Solrcloud 4 inconsistent results count-commitwithinms issue:
Issue description:
I have four nodes solrcloud setup version 4.10 and my collection has 4 shards, 2 replicas and 5 zookeeper nodes. My application provide the search ability with realtime data ingestion, both data ingestion and search processes runs in parallel.
Every day the data load is around 2~3MM records(insert/update operations) and total documents count is 80MM+.
The problem I was facing is that the solr returns very inconsistent records count during peak time of data ingestion.
Sample query:
for i in `seq 1 50`; do curl 'http://localhost:8888/solr/OPTUM/select?q=\*:\*&wt=json&indent=true'|grep numFound|rev|cut -d'{' -f1 |rev done
The response numfound
variable shows sometime very less documents count then actually present in solr.
Solution:
I could not find exact root cause of this problem but temporarily I did a work around to resolve this error.

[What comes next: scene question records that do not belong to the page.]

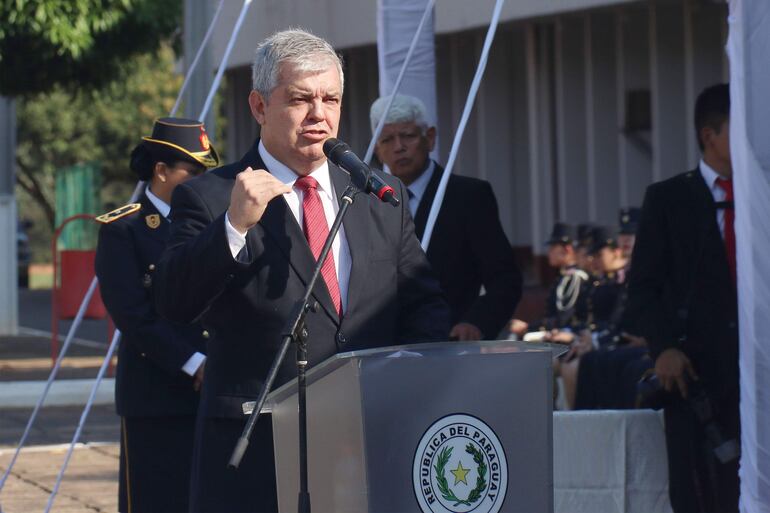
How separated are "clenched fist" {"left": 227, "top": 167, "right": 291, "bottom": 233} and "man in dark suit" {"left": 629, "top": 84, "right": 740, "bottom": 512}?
255cm

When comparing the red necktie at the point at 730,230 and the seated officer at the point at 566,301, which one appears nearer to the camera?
the red necktie at the point at 730,230

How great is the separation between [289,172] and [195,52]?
24.7 feet

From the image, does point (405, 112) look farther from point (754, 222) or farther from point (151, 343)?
point (754, 222)

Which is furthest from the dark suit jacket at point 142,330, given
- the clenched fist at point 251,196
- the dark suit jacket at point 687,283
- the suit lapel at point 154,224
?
the clenched fist at point 251,196

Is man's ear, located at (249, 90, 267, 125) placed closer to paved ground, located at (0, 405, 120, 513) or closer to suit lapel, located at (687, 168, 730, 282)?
suit lapel, located at (687, 168, 730, 282)

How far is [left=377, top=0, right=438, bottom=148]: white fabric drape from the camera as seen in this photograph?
282 inches

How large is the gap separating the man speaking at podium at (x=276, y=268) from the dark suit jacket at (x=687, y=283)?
1.96m

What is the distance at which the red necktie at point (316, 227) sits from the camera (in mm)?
3738

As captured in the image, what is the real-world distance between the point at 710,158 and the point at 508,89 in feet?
41.4

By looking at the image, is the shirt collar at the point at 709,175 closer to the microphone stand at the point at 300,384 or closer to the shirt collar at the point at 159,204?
the shirt collar at the point at 159,204

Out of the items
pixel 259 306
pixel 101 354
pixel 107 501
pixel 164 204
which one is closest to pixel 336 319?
pixel 259 306

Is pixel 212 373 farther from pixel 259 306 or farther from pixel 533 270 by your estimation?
pixel 533 270

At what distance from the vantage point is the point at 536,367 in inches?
131

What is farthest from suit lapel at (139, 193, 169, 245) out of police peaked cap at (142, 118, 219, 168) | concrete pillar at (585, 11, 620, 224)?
concrete pillar at (585, 11, 620, 224)
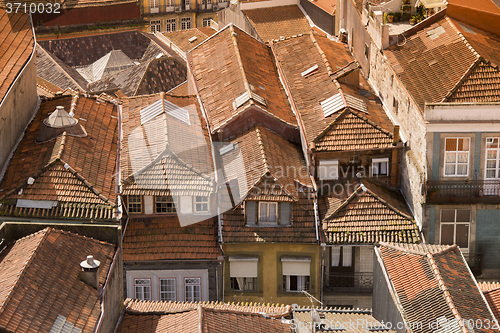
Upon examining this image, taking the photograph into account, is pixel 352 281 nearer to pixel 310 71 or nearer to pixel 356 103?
pixel 356 103

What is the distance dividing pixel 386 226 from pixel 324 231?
3769 millimetres

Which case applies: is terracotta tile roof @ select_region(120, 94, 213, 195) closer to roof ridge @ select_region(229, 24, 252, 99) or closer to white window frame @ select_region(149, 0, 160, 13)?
roof ridge @ select_region(229, 24, 252, 99)

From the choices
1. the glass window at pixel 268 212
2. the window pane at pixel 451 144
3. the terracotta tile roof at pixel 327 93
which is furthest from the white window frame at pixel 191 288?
the window pane at pixel 451 144

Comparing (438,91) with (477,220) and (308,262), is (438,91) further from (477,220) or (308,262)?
(308,262)

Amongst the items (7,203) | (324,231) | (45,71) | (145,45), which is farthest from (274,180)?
(145,45)

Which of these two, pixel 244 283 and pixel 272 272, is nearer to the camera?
pixel 272 272

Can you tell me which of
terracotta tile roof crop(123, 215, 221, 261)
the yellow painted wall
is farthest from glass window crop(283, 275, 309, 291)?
terracotta tile roof crop(123, 215, 221, 261)

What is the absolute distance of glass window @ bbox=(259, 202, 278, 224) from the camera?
65250 mm

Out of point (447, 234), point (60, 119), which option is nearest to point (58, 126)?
point (60, 119)

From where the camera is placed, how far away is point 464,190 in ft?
215

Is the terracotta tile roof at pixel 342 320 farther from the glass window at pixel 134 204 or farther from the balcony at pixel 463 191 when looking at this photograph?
the glass window at pixel 134 204

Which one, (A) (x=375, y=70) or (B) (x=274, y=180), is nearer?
(B) (x=274, y=180)

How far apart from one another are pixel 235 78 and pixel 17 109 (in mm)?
15199

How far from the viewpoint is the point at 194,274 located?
6506cm
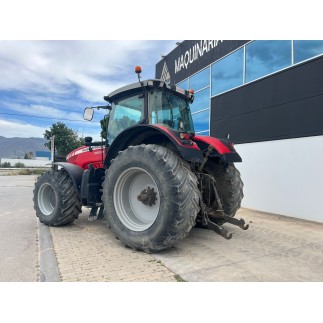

I had been using solrj4.x softcommit method(UpdateRequest.setCommitWithin( commitWithinMs )) which I commented and used all commit strategy at solr end.
<autocommit>
<maxtime>15000</maxtime>
<opensearcher>false</opensearcher>
</autocommit><autosoftcommit>
<maxtime>2000</maxtime>
</autosoftcommit>
I am getting consistent result from solr but still I am not sure why solrj client side commit isn’t working.